Russia-Ukraine war: List of key events, day 379

The battle for Bakhmut remains intense [Sergey Shestak/AFP]

Here is the situation as it stands on Thursday, March 9, 2023:

Fighting

  • Russia unleashed a missile barrage targeting energy infrastructure across Ukraine, hitting residential buildings and killing at least six people in the largest such attack in three weeks.
  • The Zaporizhzhia nuclear power plant lost power as a result of the missile attacks, according to nuclear state operator Energoatom. It is the sixth time it has been in a state of blackout since it was taken over by Russia months ago.
  • Near Orikhovo-Vasylivka, 19 km (12 miles) northwest of Ukraine’s eastern city of Bakhmut, Russian forces made more than 30 unsuccessful attacks on Wednesday, according to the military.
  • The head of Russia’s Wagner mercenary group, Yevgeny Prigozhin, said his fighters had captured all of the eastern parts of Bakhmut.

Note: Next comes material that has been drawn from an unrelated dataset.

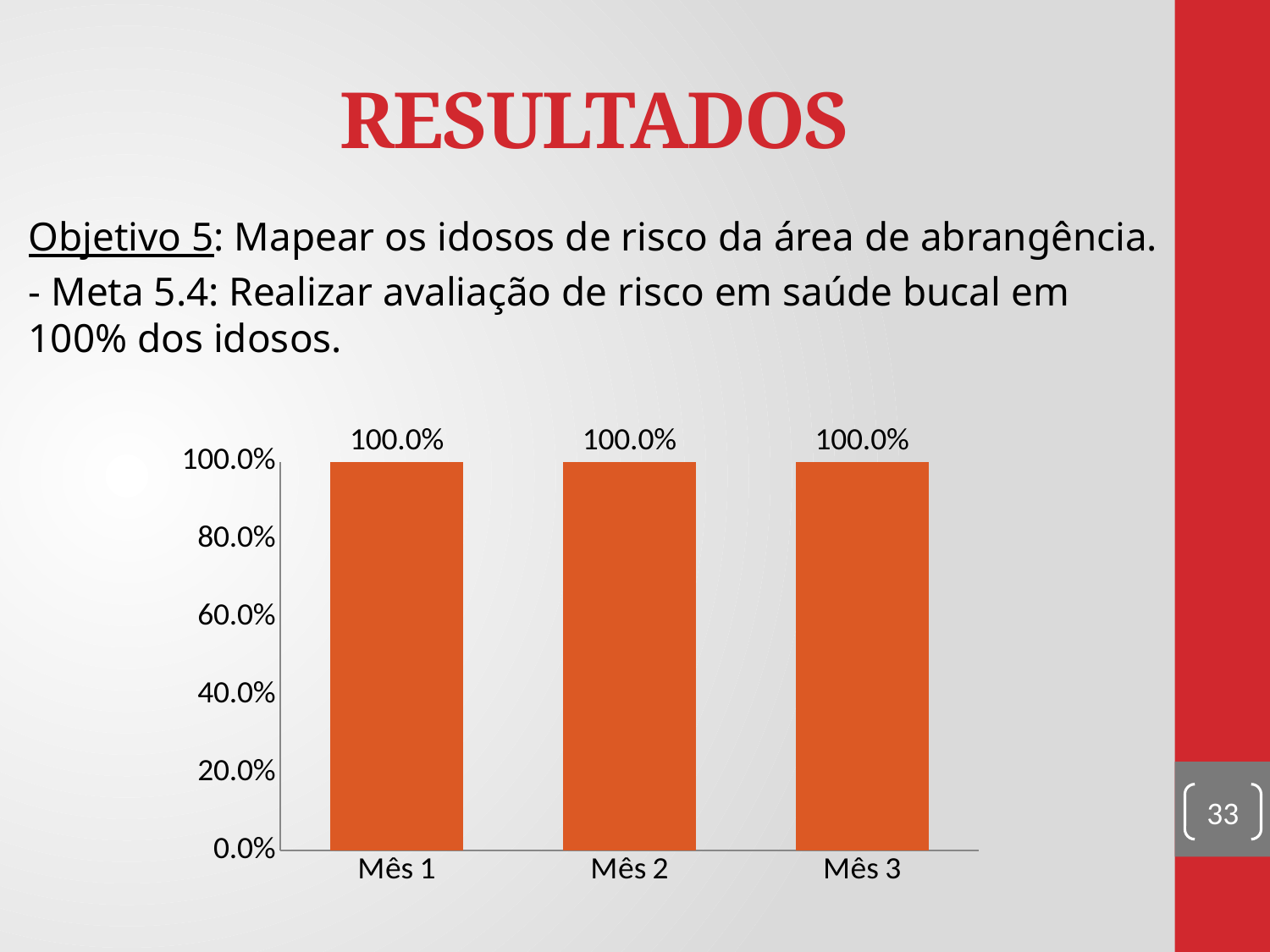
Is the value for Mês 2 greater or less than 80.0%? greater What colour are the bars in the chart? orange What is the highest value shown on the y axis? 100.0% What is the difference between the values for Mês 1 and Mês 3? 0.0% Do the values rise, fall or stay the same from Mês 1 to Mês 3? stay the same What is the value for Mês 1? 100.0% What kind of chart is shown on the slide? bar chart What is the value for Mês 2? 100.0% How many categories are shown on the x axis? 3 What is the value for Mês 3? 100.0%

Prigozhin has previously made premature claims of successes that could not be verified.
  • Deputy Ukrainian Prime Minister Iryna Vereshchuk said fewer than 4,000 civilians – including 38 children – remain in embattled Bakhmut out of a pre-war population of some 70,000 people.
  • Russia’s military will likely be unable to sustain its current level of fighting in Ukraine and will not capture significantly more territory this year, according to the US Director of National Intelligence Avril Haines.

Diplomacy

  • United Nations Secretary-General Antonio Guterres met Ukrainian President Volodymyr Zelenskyy in Kyiv and stressed the Black Sea Grain Initiative was “critically necessary” for the world.
  • UN trade official Rebeca Grynspan is to meet senior Russian officials in Geneva next week to discuss the continuation of the deal that has allowed Kyiv to export grain via Black Sea ports.
  • China will maintain cooperation with Russia despite the “global backlash”, US intelligence agencies have said.
  • Zelenskyy has called for “democratic success” in Georgia, where thousands of protesters have been protesting against a controversial “foreign agents” bill.
  • Germany’s defence minister, Boris Pistorius, has warned against reaching premature conclusions on who was responsible for blowing up the Nord Stream pipelines, suggesting the attack could also have been a “false flag” operation to blame Ukraine.
  • NATO’s Secretary General Jens Stoltenberg has said it is still unclear who was responsible for the attack on the pipelines last year.
  • The mother of Wagner’s Prigozhin has won an appeal against European Union sanctions imposed on her last year for her alleged support of the mercenary group, which is now fighting in Ukraine.
  • Zelenskyy has invited the US House of Representatives Speaker Kevin McCarthy to visit Ukraine to see “what’s happening” on the ground.
  • A concert cellist linked to Russian President Vladimir Putin moved millions of francs through Swiss bank accounts without any proper checks, according to Swiss prosecutors.

Weapons

  • Iran has secretly supplied large quantities of bullets, rockets and mortar shells to Russia for the war in Ukraine, planning to send more, a security source has told the UK’s Sky News.
  • EU countries have agreed to speed up supplies of artillery rounds and buy more shells to help Ukraine but still have to work out the details on how to turn the plan into reality.